• [AIM OF THE TASK]: The answer is the line containing "A Postcard from Tuscany" plus every line after it to the end of the material, retyped exactly and without the pictures.
────────────────────────────────────────
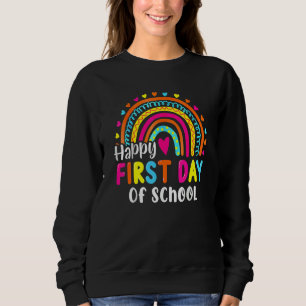 Happy First Day Of School Colorful Rainbow Heart G Sweatshirt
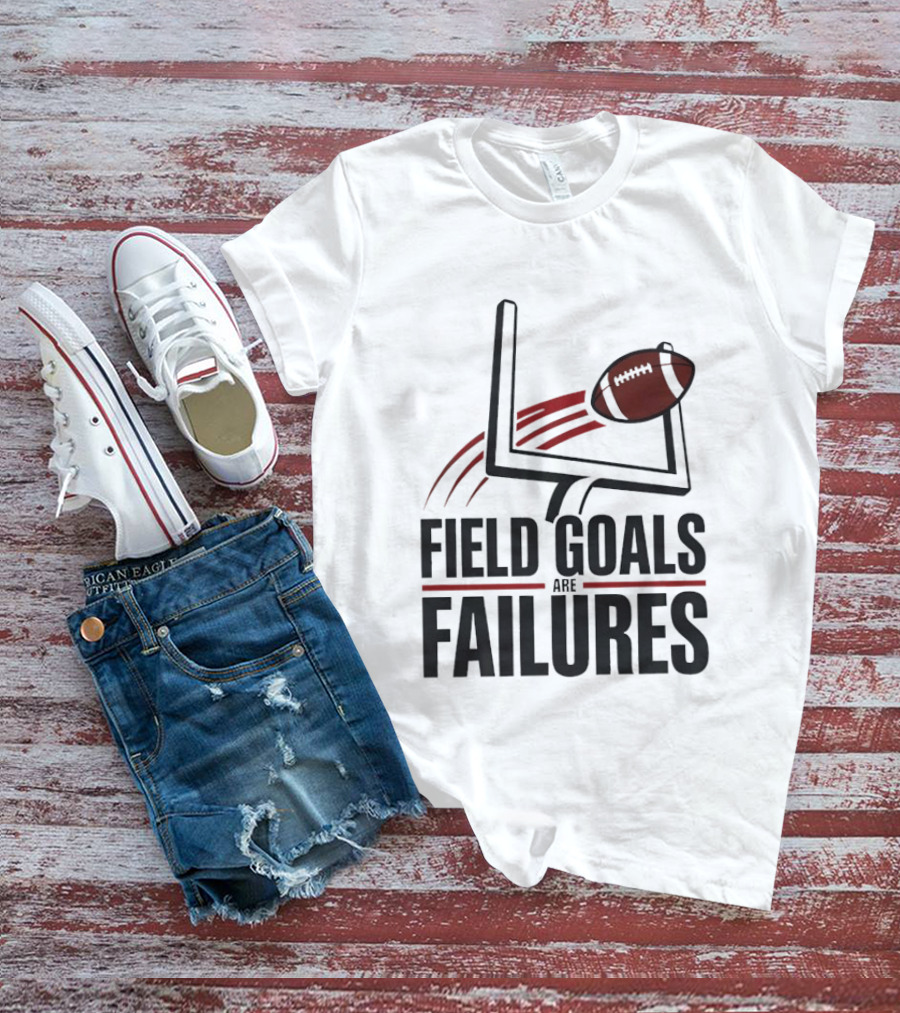 Field Goals Are Failures Football Uprights And Ball T-Shirt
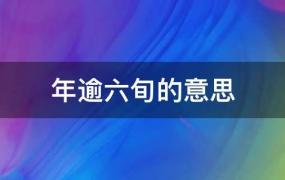 年逾六旬的意思是指什么(年逾六旬的意思多少岁)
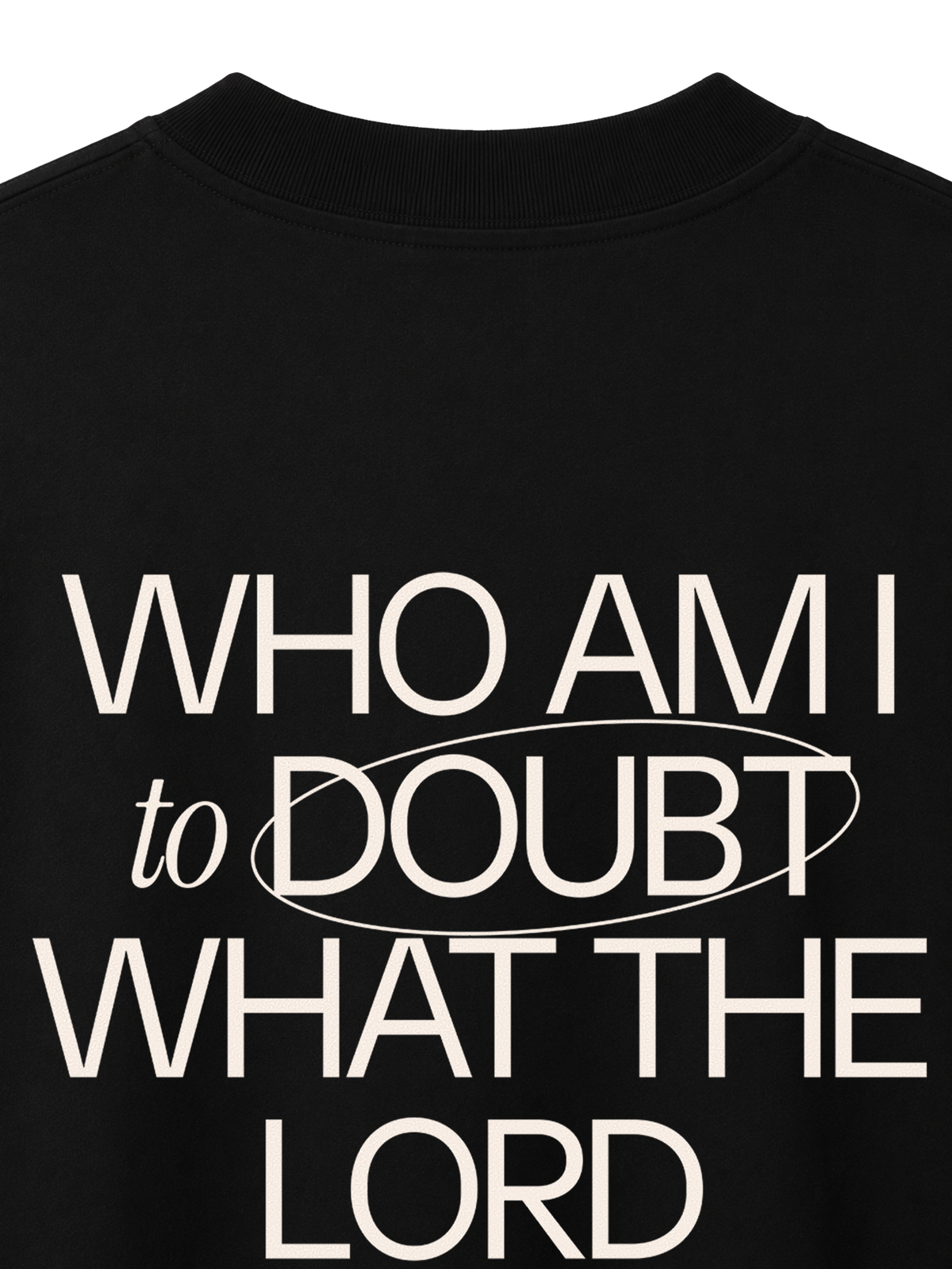 OVERSIZED T SHIRT WHO AM I TO DOUBT THE LORD - blaster-black-back-close-1.png - 6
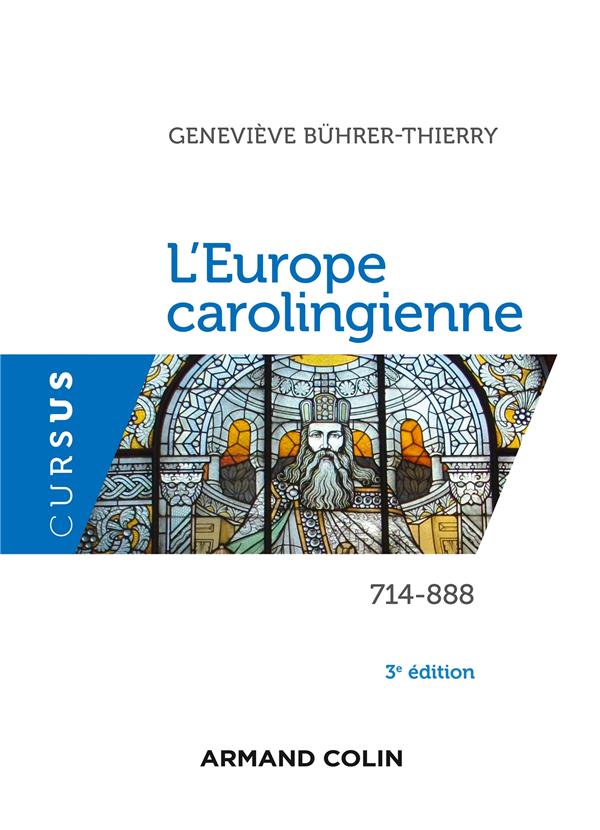 L'Europe carolingienne ; 714-888 (3e édition)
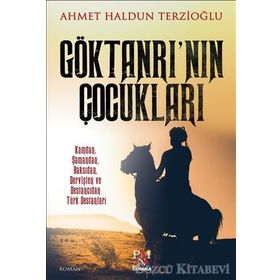 Göktanrı’nın Çocukları - Ahmet Haldun Terzioğlu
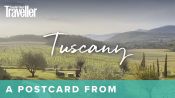 A Postcard from Tuscany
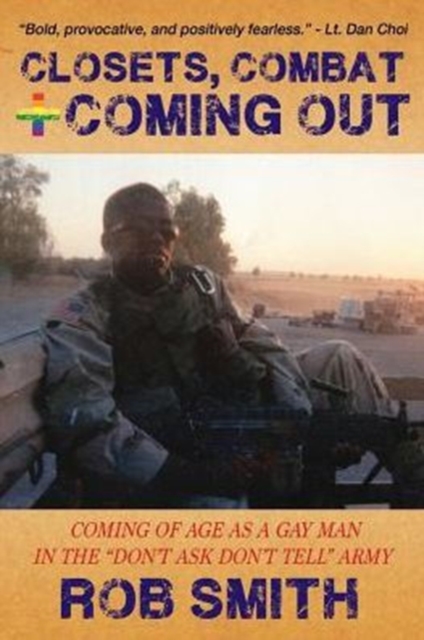 Closets, Combat and Coming Out, Paperback / softback Book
────────────────────────────────────────
• [WRITTEN SOLUTION]:
 A Postcard from Tuscany
 Closets, Combat and Coming Out, Paperback / softback Book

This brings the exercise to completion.